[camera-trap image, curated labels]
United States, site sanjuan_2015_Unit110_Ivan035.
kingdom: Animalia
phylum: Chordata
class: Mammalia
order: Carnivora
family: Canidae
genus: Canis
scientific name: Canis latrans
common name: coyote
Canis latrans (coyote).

·····

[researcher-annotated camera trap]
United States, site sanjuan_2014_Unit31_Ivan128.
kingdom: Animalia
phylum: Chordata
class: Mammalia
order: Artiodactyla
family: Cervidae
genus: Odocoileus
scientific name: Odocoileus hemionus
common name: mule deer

·····

## [AIM OF THE TASK]
From the listing above, work out the number of lines that contain "trap" and give only that.

## [EXERCISE SOLUTION]
2